Bad Mommy
Page 47“I can sure pick ‘em, huh?”
“I can’t believe he did that to you. I’m so pissed.”
“Nah, don’t be. It’s just how men are. Psychological warfare, you know? They want us till they don’t. If we don’t please them enough they get bored, move on.”
I shook my head at her. That wasn’t how it was. Not always. Look at me. When Darius came into my life he had nothing to gain but a burned woman and a child who wasn’t his. That’s when I noticed the weird swollen, red spot on her arm, right below her wrist. It looked like something had dug into her skin and made her bleed. When she saw me looking she pulled her sleeve down and looked away.
“You’re my friend,” I said, moving my eyes to her face. “I’ll make you a bed in the den for tonight. You shouldn’t be alone.” She tried to protest, but I waved her excuses away. “We can watch movies and eat things that are bad for us.”
“So same as always,” she said.
“I can have Darius take Mercy to his parents’ and spend the night there.”
“No, don’t do that,” Fig said, quickly. “I like when they’re around. You can’t kick him out of his own house.”
“All right,” I said, cautiously. “Can I tell Darius what happened, or do you want me to keep it a secret?”
“Whatever, it happened. I don’t have anything to hide.” She glanced at me out of the corner of her eye, and for a brief moment I got the impression that she wanted me to tell Darius.
We spent the next few hours talking about George, who had apparently been meeting up with girls he met on one of those swipe it or keep it phone apps.
“Did he tell you that or did you find out another way?”
Fig’s cheeks colored and she looked away. “I was snooping,” she admitted. “He started liking and commenting on all of this girl’s pictures on Instagram, so I did some detective work and then confronted him.”
“And did he admit to it?”
“Yes … no … sort of in a roundabout way.”
She was so good at not answering questions. She redirected everything, deflected. I watched her closely, wishing Darius would get home so he could help me. She did that thing where her eyes tried to find a hiding place: bounce, skirt, roam, widen, bounce.
It was Darius’s day to pick Mercy up from school. I heard her squeals before the front door opened, and Fig smiled for the first time that day. I couldn’t help smiling with her. Children had that magic, their innocence lightened dark situations. When Darius saw Fig sitting on the sofa, he stopped abruptly. Mercy ran right over to her, and Fig pulled her in her lap. I made eyes at him while she was distracted, and he nodded discreetly.
Fig was already awake when I put the coffee on the next morning. I could hear the clacking computer keys and the muffled sound of music coming from her headphones. When the coffee was done, I took her a mug.

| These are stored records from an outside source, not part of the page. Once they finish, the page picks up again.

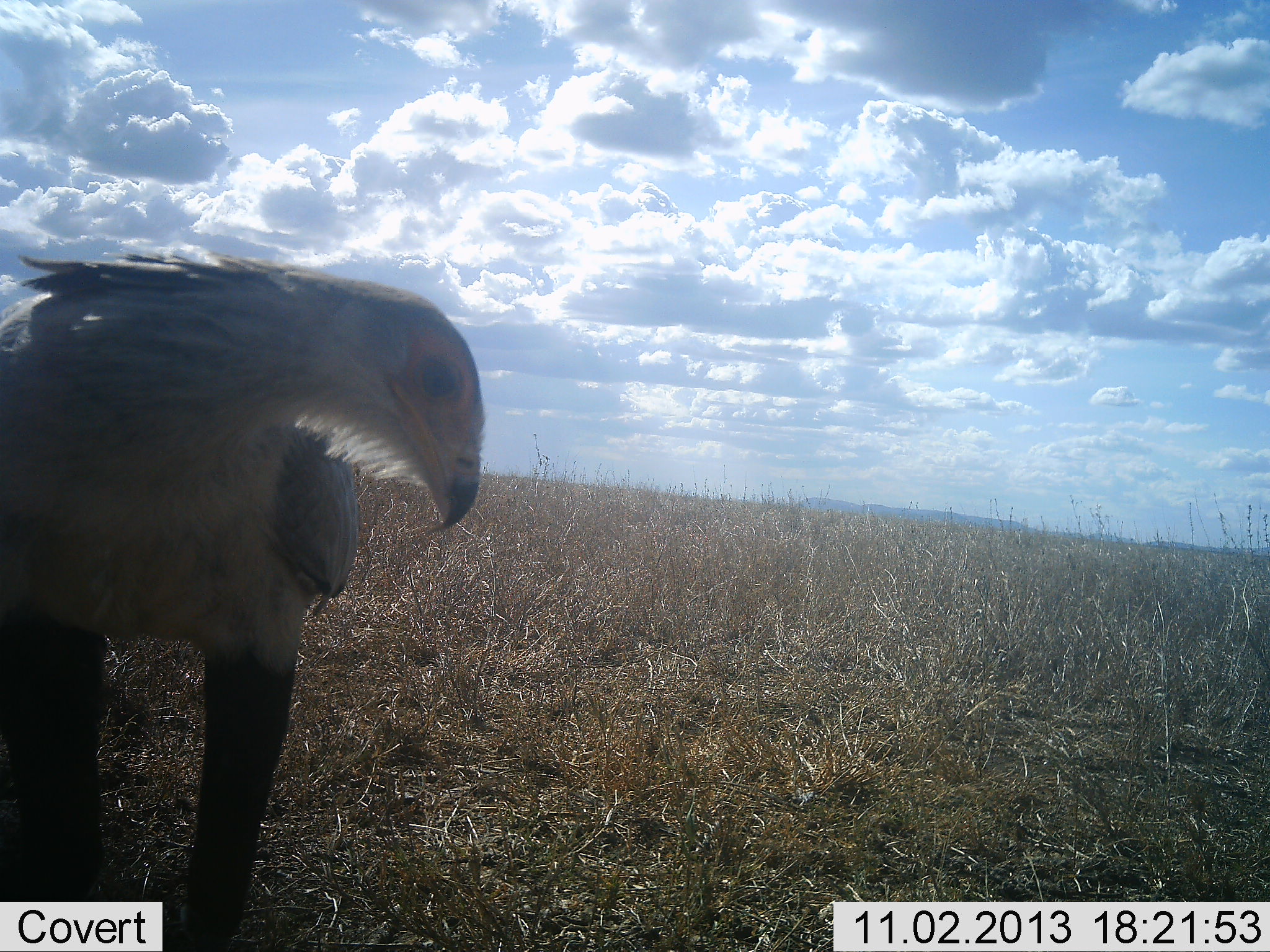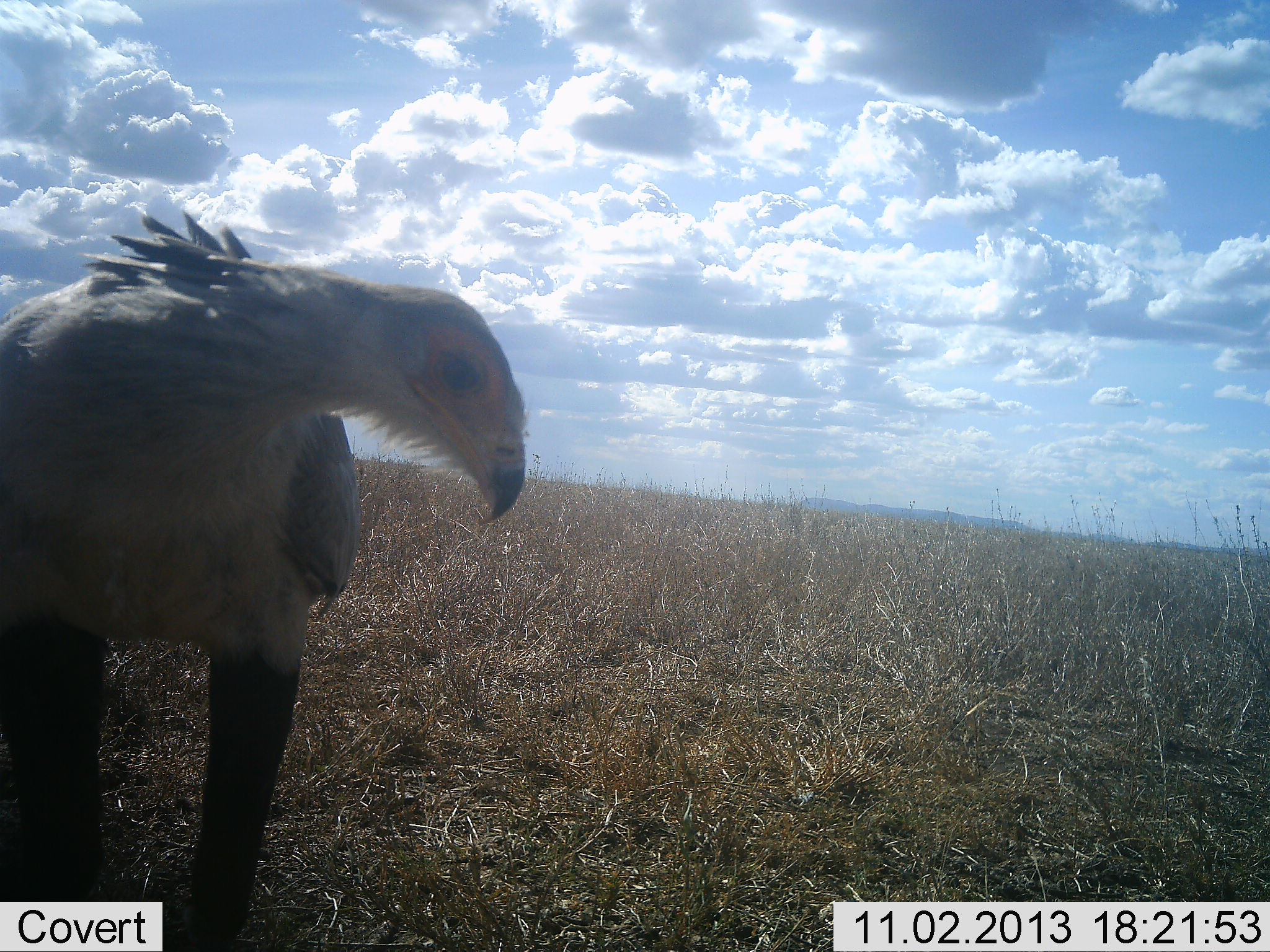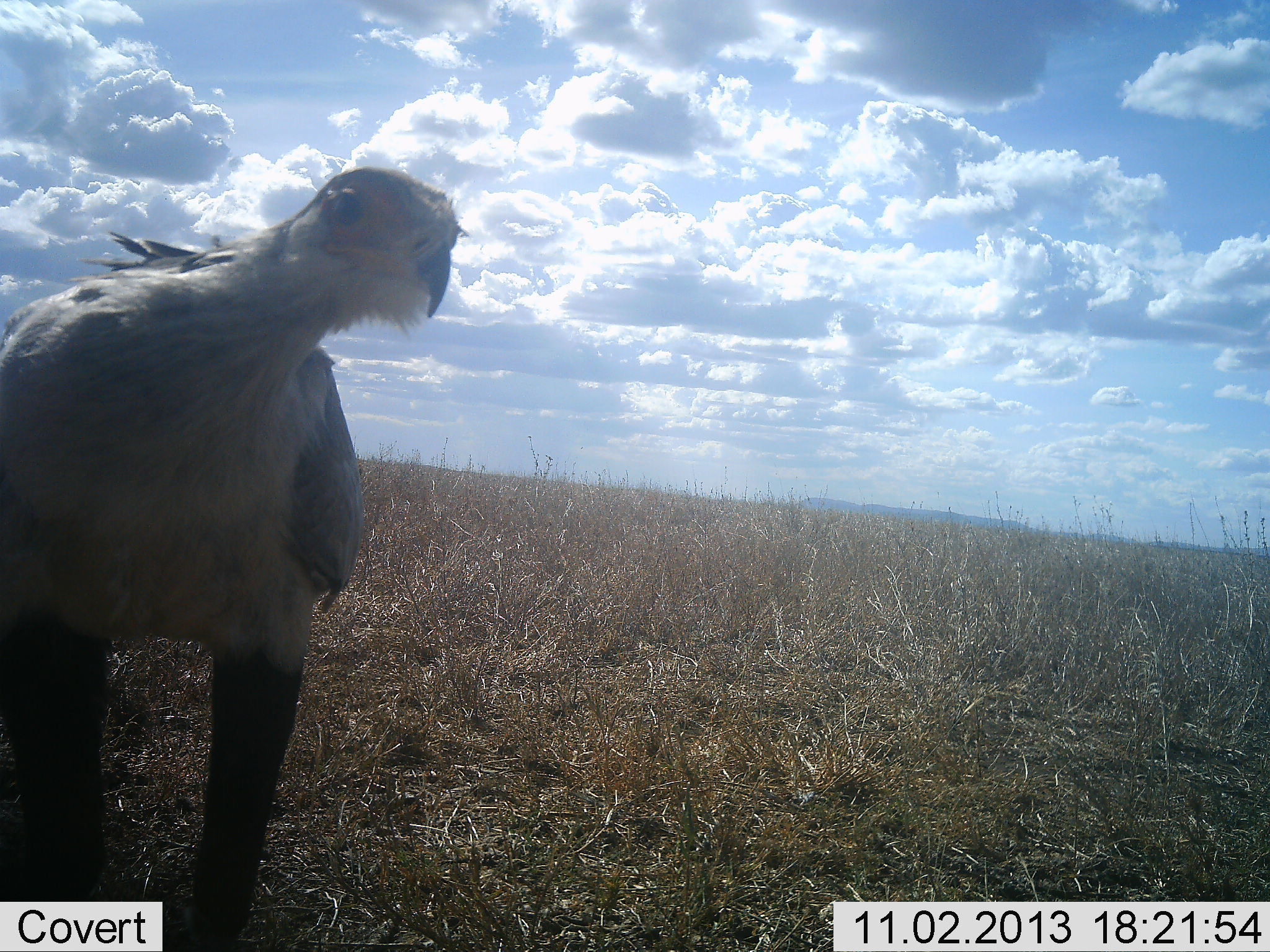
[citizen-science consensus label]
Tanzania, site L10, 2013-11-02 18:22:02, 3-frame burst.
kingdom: Animalia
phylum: Chordata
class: Aves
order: Accipitriformes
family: Sagittariidae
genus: Sagittarius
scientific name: Sagittarius serpentarius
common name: secretary bird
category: secretarybird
Secretarybird (secretary bird) (Sagittarius serpentarius), count 1. Behavior (volunteer vote fractions): standing 77%, resting 0%, moving 8%, interacting 15%. Young present (vote fraction): 0%. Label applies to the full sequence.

“Thanks,” she said. “Where’s your husband?”
“He should be up soon. How are you feeling?”
“Like sticking my head in an oven.” She grinned.
“Okay, Sylvia Plath.”
She pulled up her sleeve and showed me a tattoo I’d never noticed before. I had to tilt my head sideways to read it.
“I want.”
“Yes, she has a line in The Bell Jar—I am, I am. I am. Well, the thing that always pulled me through every situation was how much I had left to experience. I want to travel, I want to taste foods I’ve never tasted, I want to kiss beautiful men, and I want to buy beautiful clothes. I want to live because I still want things.”
“Hey, come with us to the park,” I said. “It’s beautiful outside.” To illustrate my point, I ripped the curtain aside, letting sunlight stream into the living room. Fig flinched away, pretending that the light was burning her.
“You can’t burn a bitch so early in the morning.” As she crawled away her shirt lifted. I could count the knobs on her spine. How much weight had she lost? I tried to remember what she looked like when she first moved in.
“But, first breakfast,” I said, stepping toward the kitchen. With lots of butter, bacon, and sour cream. Mercy came barreling down the hall in her pajamas and I set her to work washing the fruit.
She hesitated, but only for a moment before nodding happily.
I used to take Mercy to the train park when Darius worked late. A little place at the base of a hill with trees all around it. Mercy Moo was too little to play on the monkey bars or to climb onto the brightly colored structures like the other children. One day. For now, we liked to roll down the hill amongst the weeds and soft grass. And there was a glorious sand pit she could spend hours in—mostly eating the sand or rubbing it in her eyes and then screaming. It was our sacred place, Mercy’s and mine. We’d found closer parks since, but the train park was our favorite. It was the first time I was taking Darius there, and I was excited for him to see it. In retrospect I’m not sure what I wanted from him that day. A love for the park he had no history with? A reaction? Maybe I thought we’d all bond there together, in which case I never should have taken Fig.